-- Task data follows --
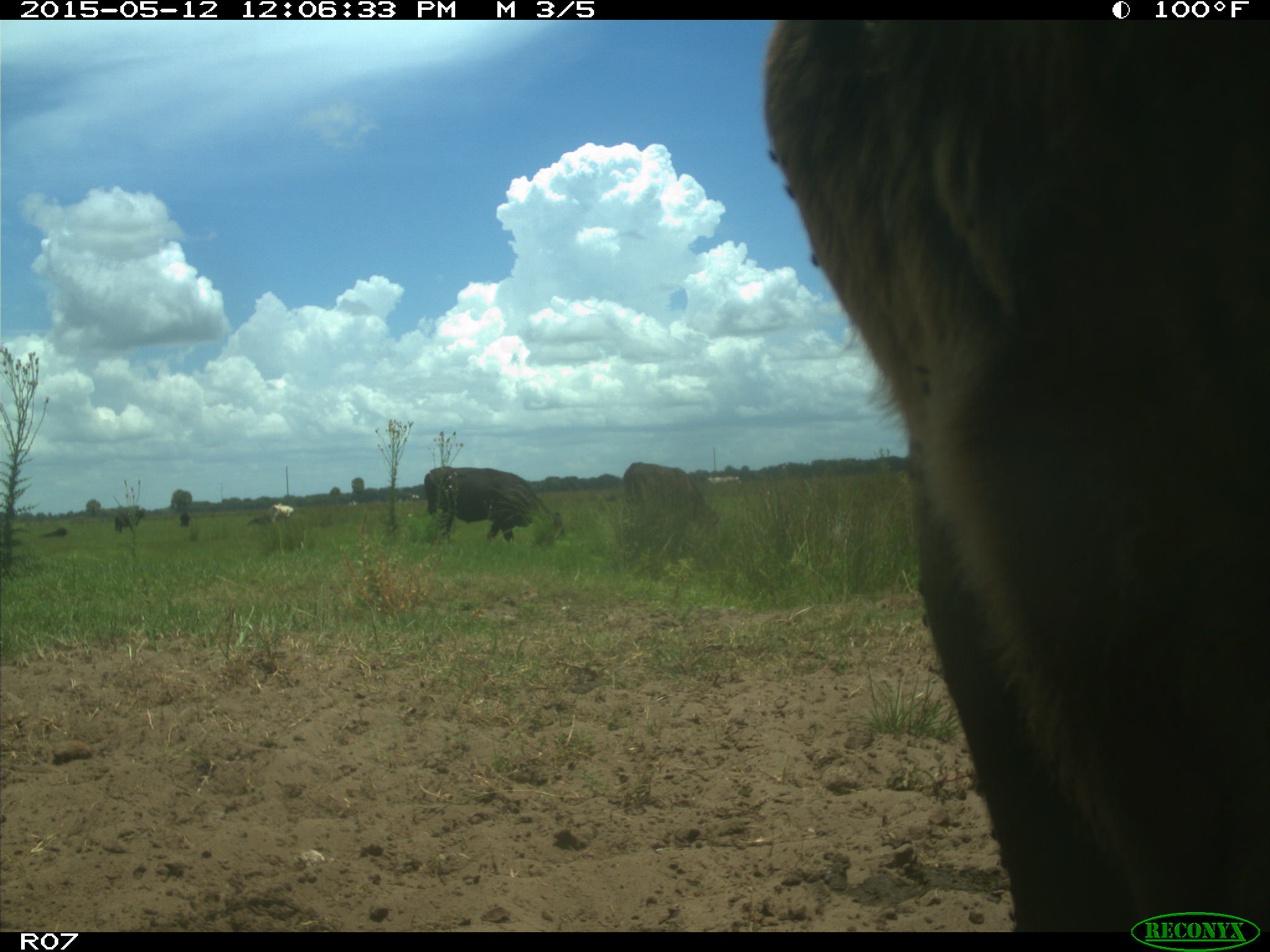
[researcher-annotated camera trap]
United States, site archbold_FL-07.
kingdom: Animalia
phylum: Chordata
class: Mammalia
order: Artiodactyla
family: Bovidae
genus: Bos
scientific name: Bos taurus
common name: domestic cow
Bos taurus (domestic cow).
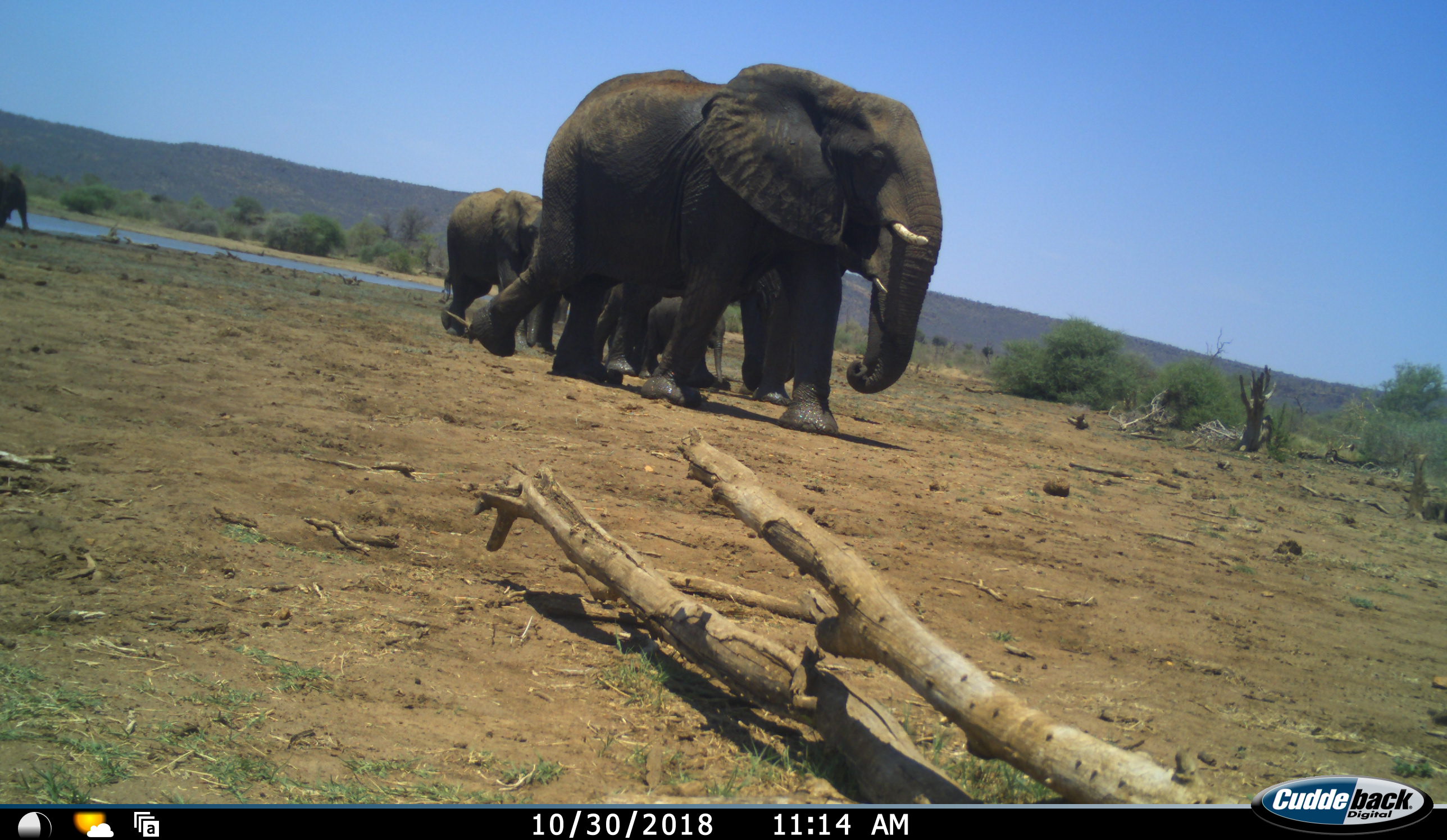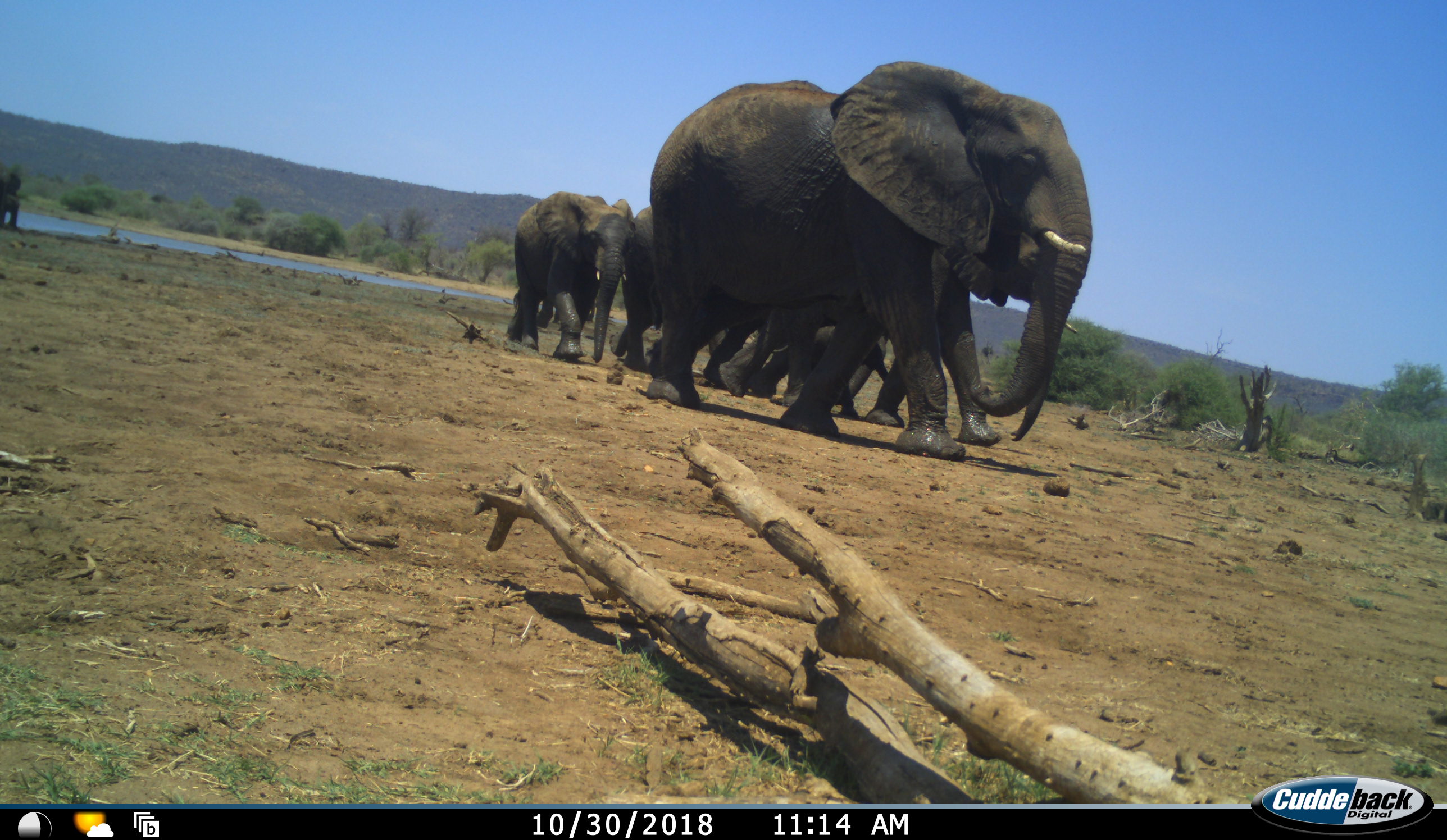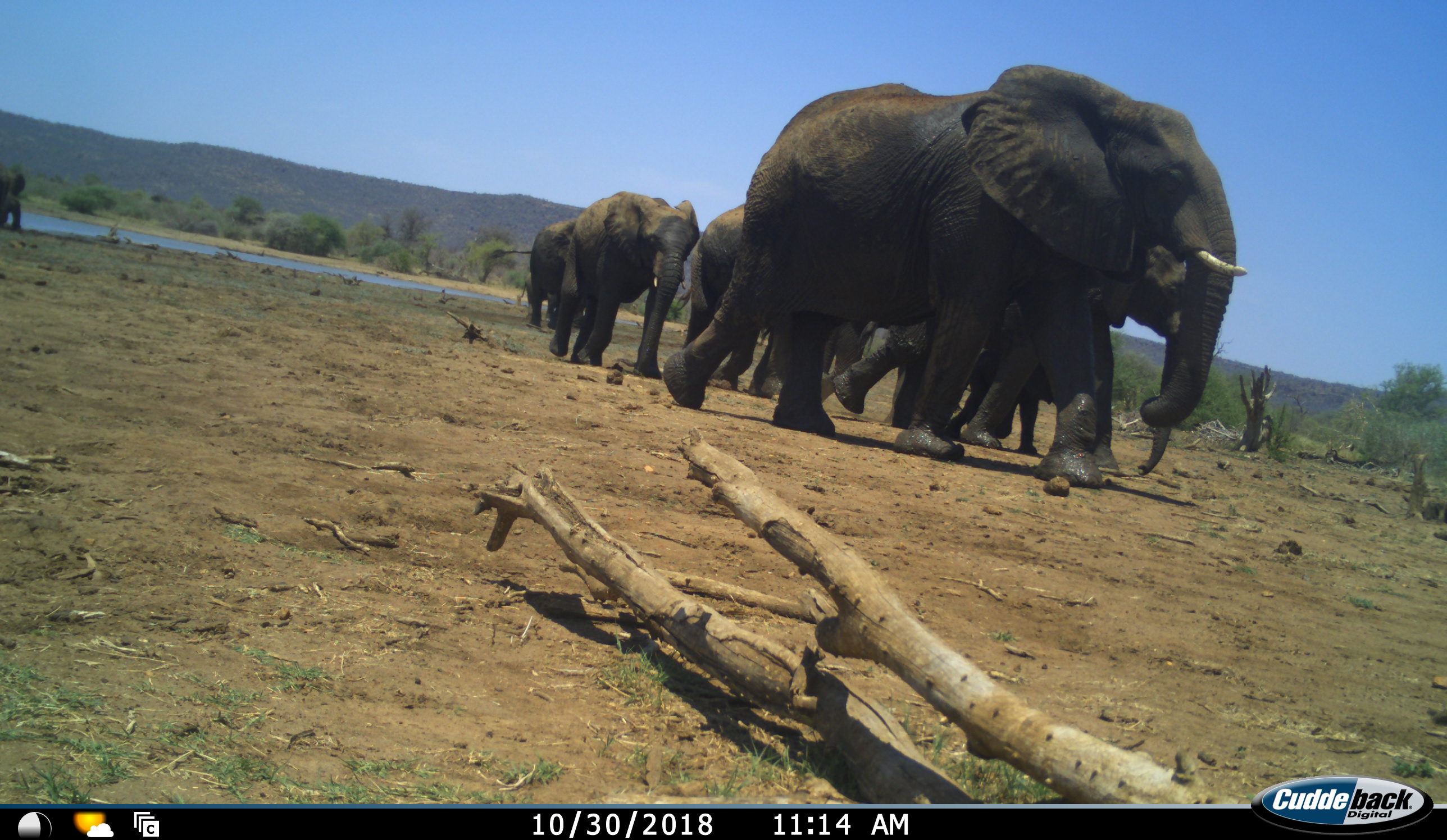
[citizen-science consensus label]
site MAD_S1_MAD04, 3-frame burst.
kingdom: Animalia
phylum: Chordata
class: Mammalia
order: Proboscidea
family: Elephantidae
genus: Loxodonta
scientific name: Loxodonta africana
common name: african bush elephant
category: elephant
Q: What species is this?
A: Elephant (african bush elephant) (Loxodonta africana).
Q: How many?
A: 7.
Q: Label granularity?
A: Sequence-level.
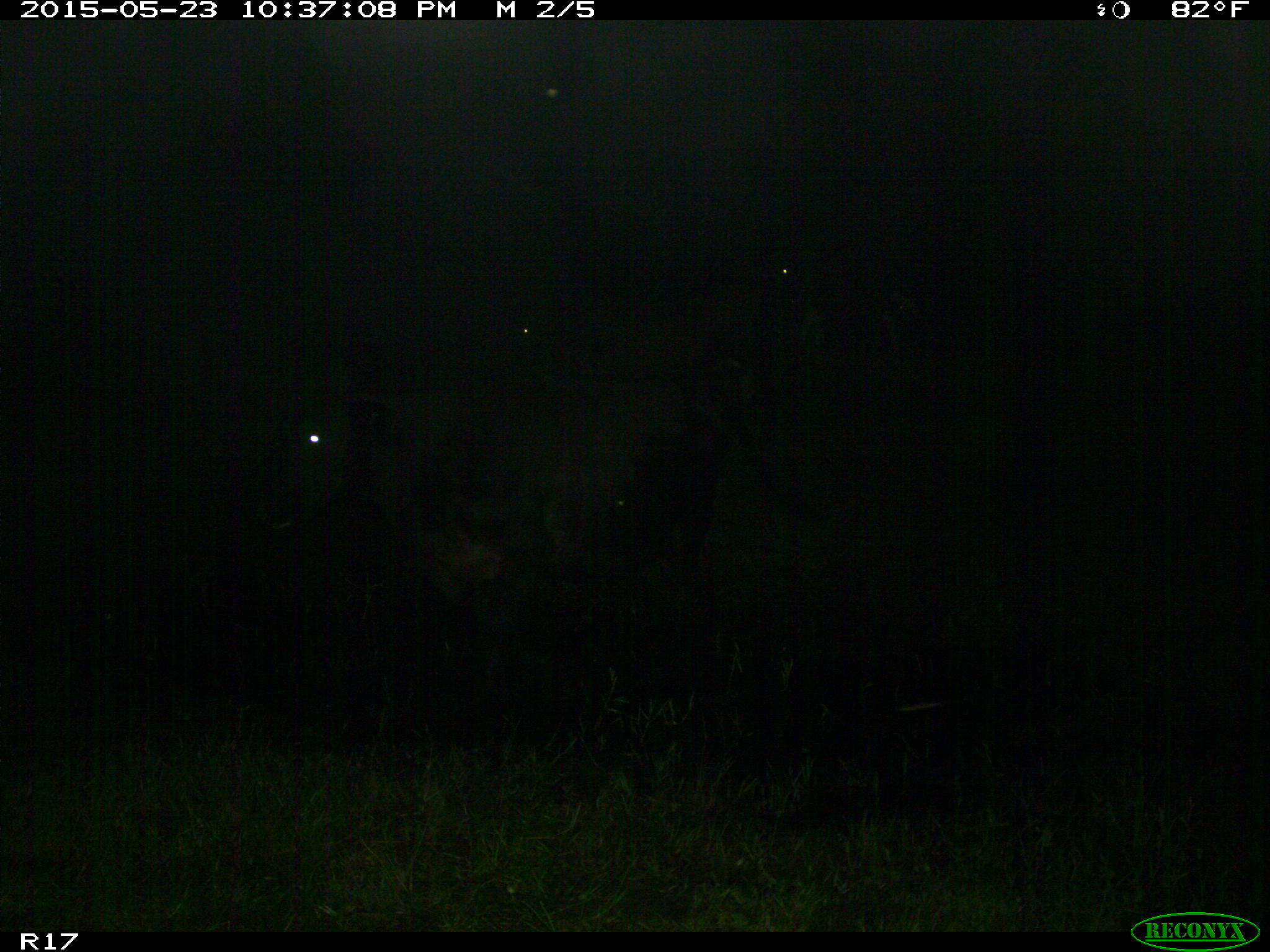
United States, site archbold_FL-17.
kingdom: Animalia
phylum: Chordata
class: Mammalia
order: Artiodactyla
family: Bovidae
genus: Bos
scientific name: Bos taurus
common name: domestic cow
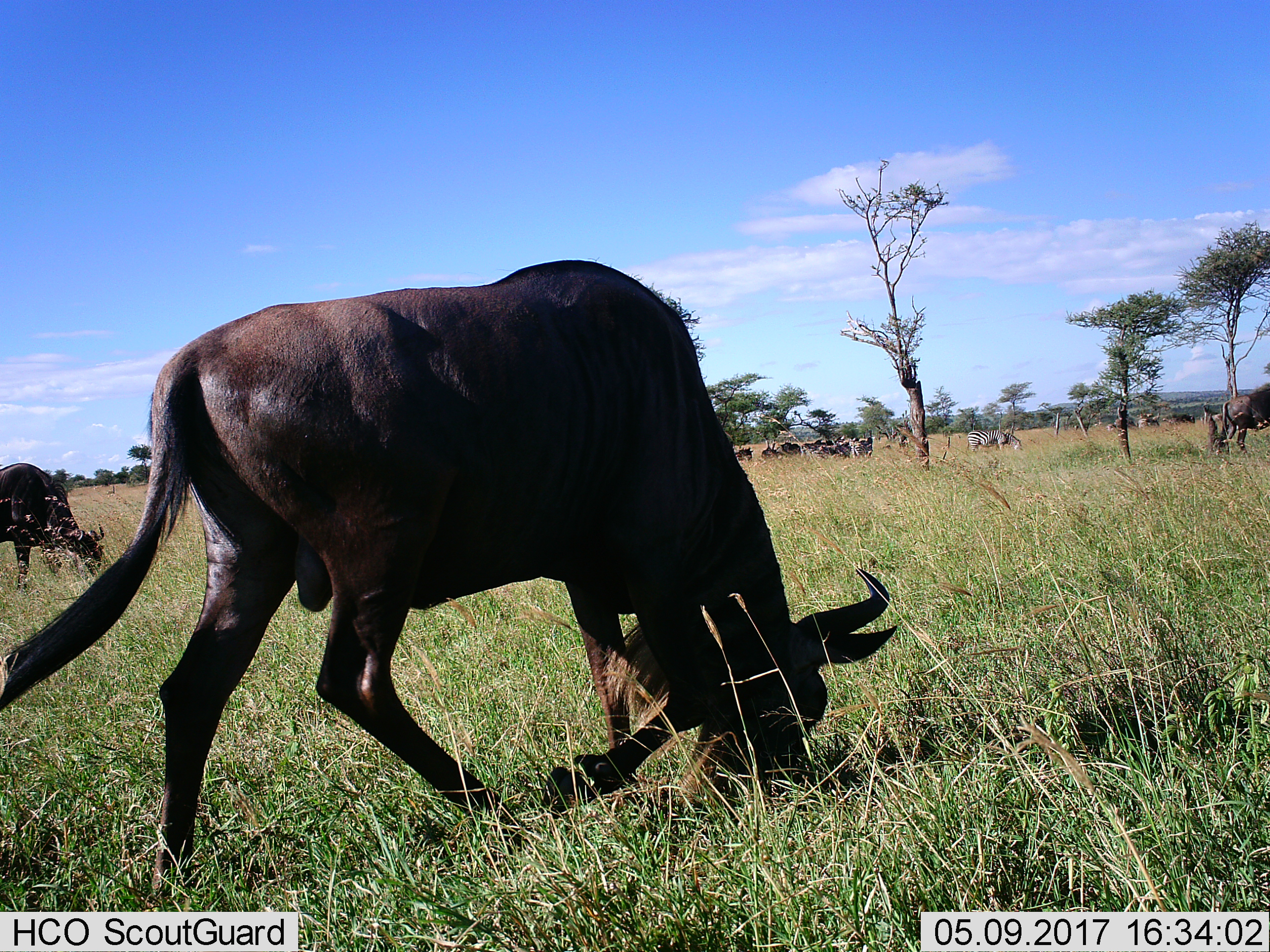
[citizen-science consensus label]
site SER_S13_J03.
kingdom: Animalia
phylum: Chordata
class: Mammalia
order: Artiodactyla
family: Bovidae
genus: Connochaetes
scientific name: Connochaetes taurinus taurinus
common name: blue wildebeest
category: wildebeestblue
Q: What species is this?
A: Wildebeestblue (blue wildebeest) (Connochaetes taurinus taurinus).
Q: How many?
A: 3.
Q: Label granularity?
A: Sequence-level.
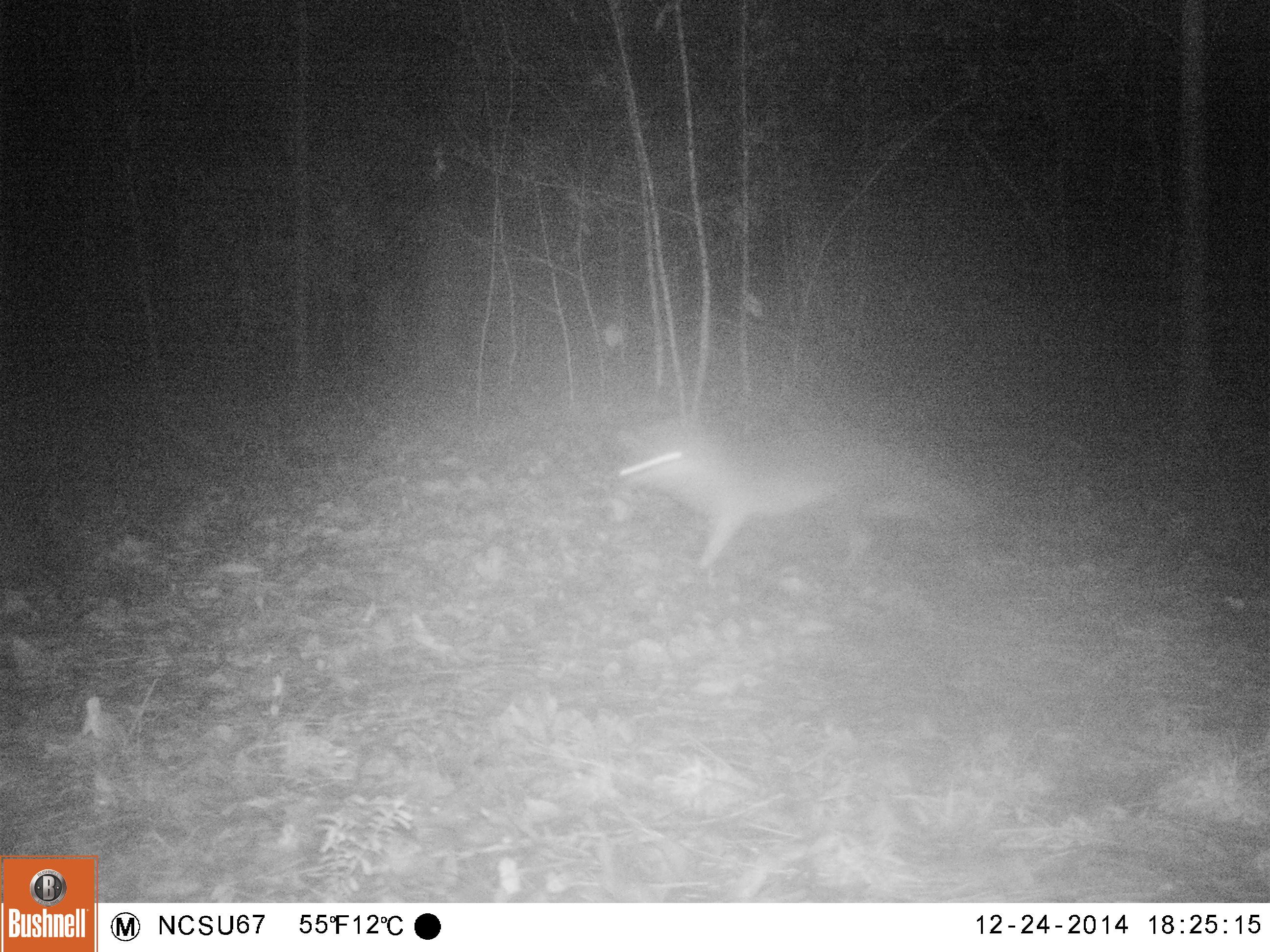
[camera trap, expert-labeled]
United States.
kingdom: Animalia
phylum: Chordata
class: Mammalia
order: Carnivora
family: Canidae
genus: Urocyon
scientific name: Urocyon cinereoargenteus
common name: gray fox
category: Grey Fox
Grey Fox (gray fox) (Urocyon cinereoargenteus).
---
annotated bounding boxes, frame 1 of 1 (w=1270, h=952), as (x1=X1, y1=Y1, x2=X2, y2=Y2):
-- Task data concluded --
Work to complete:
Copy every entry word for word, but omit the pictures.

Written solution:
[researcher-annotated camera trap]
United States, site archbold_FL-07.
kingdom: Animalia
phylum: Chordata
class: Mammalia
order: Artiodactyla
family: Bovidae
genus: Bos
scientific name: Bos taurus
common name: domestic cow
Bos taurus (domestic cow).
[citizen-science consensus label]
site MAD_S1_MAD04, 3-frame burst.
kingdom: Animalia
phylum: Chordata
class: Mammalia
order: Proboscidea
family: Elephantidae
genus: Loxodonta
scientific name: Loxodonta africana
common name: african bush elephant
category: elephant
Q: What species is this?
A: Elephant (african bush elephant) (Loxodonta africana).
Q: How many?
A: 7.
Q: Label granularity?
A: Sequence-level.
United States, site archbold_FL-17.
kingdom: Animalia
phylum: Chordata
class: Mammalia
order: Artiodactyla
family: Bovidae
genus: Bos
scientific name: Bos taurus
common name: domestic cow
[citizen-science consensus label]
site SER_S13_J03.
kingdom: Animalia
phylum: Chordata
class: Mammalia
order: Artiodactyla
family: Bovidae
genus: Connochaetes
scientific name: Connochaetes taurinus taurinus
common name: blue wildebeest
category: wildebeestblue
Q: What species is this?
A: Wildebeestblue (blue wildebeest) (Connochaetes taurinus taurinus).
Q: How many?
A: 3.
Q: Label granularity?
A: Sequence-level.
[camera trap, expert-labeled]
United States.
kingdom: Animalia
phylum: Chordata
class: Mammalia
order: Carnivora
family: Canidae
genus: Urocyon
scientific name: Urocyon cinereoargenteus
common name: gray fox
category: Grey Fox
Grey Fox (gray fox) (Urocyon cinereoargenteus).
---
annotated bounding boxes, frame 1 of 1 (w=1270, h=952), as (x1=X1, y1=Y1, x2=X2, y2=Y2):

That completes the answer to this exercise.